Stored items from a collection:

▬▬▬

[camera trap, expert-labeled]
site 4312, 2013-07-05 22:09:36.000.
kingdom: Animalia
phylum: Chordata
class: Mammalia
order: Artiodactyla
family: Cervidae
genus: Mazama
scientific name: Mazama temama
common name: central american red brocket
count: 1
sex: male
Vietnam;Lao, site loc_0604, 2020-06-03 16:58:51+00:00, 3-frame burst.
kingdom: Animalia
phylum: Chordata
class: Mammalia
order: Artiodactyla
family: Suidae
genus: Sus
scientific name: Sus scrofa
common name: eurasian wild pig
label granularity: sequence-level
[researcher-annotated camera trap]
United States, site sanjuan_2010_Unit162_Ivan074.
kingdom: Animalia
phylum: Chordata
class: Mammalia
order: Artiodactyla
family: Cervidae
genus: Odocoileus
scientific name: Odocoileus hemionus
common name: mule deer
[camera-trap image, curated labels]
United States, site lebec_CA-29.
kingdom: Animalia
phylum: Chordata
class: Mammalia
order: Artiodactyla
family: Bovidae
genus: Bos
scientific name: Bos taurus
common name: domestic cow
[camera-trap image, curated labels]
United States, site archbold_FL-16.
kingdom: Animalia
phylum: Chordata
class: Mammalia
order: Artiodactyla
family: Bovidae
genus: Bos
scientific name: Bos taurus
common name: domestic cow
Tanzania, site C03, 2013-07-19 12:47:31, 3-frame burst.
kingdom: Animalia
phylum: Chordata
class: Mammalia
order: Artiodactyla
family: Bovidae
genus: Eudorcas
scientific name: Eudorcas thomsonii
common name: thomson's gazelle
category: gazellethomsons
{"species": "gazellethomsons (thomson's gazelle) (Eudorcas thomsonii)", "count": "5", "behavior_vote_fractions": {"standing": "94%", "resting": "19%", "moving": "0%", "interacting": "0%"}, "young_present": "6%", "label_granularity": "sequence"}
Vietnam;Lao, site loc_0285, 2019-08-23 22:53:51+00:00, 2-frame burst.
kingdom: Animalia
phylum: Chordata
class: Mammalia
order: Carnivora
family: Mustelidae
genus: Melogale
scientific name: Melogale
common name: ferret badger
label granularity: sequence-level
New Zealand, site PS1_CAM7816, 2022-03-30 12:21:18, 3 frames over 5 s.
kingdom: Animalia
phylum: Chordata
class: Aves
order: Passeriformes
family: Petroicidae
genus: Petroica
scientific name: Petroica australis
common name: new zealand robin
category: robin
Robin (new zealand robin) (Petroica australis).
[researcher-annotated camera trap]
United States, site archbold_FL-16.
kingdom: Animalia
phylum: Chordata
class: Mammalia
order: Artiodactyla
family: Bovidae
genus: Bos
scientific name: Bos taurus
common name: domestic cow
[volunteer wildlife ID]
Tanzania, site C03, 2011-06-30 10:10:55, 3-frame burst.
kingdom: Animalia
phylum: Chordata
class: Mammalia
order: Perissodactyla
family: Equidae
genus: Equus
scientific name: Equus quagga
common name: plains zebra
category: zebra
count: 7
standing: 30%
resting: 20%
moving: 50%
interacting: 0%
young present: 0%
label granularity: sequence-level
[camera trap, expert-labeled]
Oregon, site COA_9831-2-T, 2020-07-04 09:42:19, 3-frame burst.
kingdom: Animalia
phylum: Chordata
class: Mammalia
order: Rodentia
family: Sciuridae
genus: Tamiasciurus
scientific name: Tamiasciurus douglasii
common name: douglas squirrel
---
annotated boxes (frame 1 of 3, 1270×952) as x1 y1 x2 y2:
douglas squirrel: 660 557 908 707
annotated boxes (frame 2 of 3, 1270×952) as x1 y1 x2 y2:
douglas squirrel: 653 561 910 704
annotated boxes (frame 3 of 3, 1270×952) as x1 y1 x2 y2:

▬▬▬

Task statement
The entries above must be retyped exactly, down to the last character.

Result
[camera trap, expert-labeled]
site 4312, 2013-07-05 22:09:36.000.
kingdom: Animalia
phylum: Chordata
class: Mammalia
order: Artiodactyla
family: Cervidae
genus: Mazama
scientific name: Mazama temama
common name: central american red brocket
count: 1
sex: male
Vietnam;Lao, site loc_0604, 2020-06-03 16:58:51+00:00, 3-frame burst.
kingdom: Animalia
phylum: Chordata
class: Mammalia
order: Artiodactyla
family: Suidae
genus: Sus
scientific name: Sus scrofa
common name: eurasian wild pig
label granularity: sequence-level
[researcher-annotated camera trap]
United States, site sanjuan_2010_Unit162_Ivan074.
kingdom: Animalia
phylum: Chordata
class: Mammalia
order: Artiodactyla
family: Cervidae
genus: Odocoileus
scientific name: Odocoileus hemionus
common name: mule deer
[camera-trap image, curated labels]
United States, site lebec_CA-29.
kingdom: Animalia
phylum: Chordata
class: Mammalia
order: Artiodactyla
family: Bovidae
genus: Bos
scientific name: Bos taurus
common name: domestic cow
[camera-trap image, curated labels]
United States, site archbold_FL-16.
kingdom: Animalia
phylum: Chordata
class: Mammalia
order: Artiodactyla
family: Bovidae
genus: Bos
scientific name: Bos taurus
common name: domestic cow
Tanzania, site C03, 2013-07-19 12:47:31, 3-frame burst.
kingdom: Animalia
phylum: Chordata
class: Mammalia
order: Artiodactyla
family: Bovidae
genus: Eudorcas
scientific name: Eudorcas thomsonii
common name: thomson's gazelle
category: gazellethomsons
{"species": "gazellethomsons (thomson's gazelle) (Eudorcas thomsonii)", "count": "5", "behavior_vote_fractions": {"standing": "94%", "resting": "19%", "moving": "0%", "interacting": "0%"}, "young_present": "6%", "label_granularity": "sequence"}
Vietnam;Lao, site loc_0285, 2019-08-23 22:53:51+00:00, 2-frame burst.
kingdom: Animalia
phylum: Chordata
class: Mammalia
order: Carnivora
family: Mustelidae
genus: Melogale
scientific name: Melogale
common name: ferret badger
label granularity: sequence-level
New Zealand, site PS1_CAM7816, 2022-03-30 12:21:18, 3 frames over 5 s.
kingdom: Animalia
phylum: Chordata
class: Aves
order: Passeriformes
family: Petroicidae
genus: Petroica
scientific name: Petroica australis
common name: new zealand robin
category: robin
Robin (new zealand robin) (Petroica australis).
[researcher-annotated camera trap]
United States, site archbold_FL-16.
kingdom: Animalia
phylum: Chordata
class: Mammalia
order: Artiodactyla
family: Bovidae
genus: Bos
scientific name: Bos taurus
common name: domestic cow
[volunteer wildlife ID]
Tanzania, site C03, 2011-06-30 10:10:55, 3-frame burst.
kingdom: Animalia
phylum: Chordata
class: Mammalia
order: Perissodactyla
family: Equidae
genus: Equus
scientific name: Equus quagga
common name: plains zebra
category: zebra
count: 7
standing: 30%
resting: 20%
moving: 50%
interacting: 0%
young present: 0%
label granularity: sequence-level
[camera trap, expert-labeled]
Oregon, site COA_9831-2-T, 2020-07-04 09:42:19, 3-frame burst.
kingdom: Animalia
phylum: Chordata
class: Mammalia
order: Rodentia
family: Sciuridae
genus: Tamiasciurus
scientific name: Tamiasciurus douglasii
common name: douglas squirrel
---
annotated boxes (frame 1 of 3, 1270×952) as x1 y1 x2 y2:
douglas squirrel: 660 557 908 707
annotated boxes (frame 2 of 3, 1270×952) as x1 y1 x2 y2:
douglas squirrel: 653 561 910 704
annotated boxes (frame 3 of 3, 1270×952) as x1 y1 x2 y2:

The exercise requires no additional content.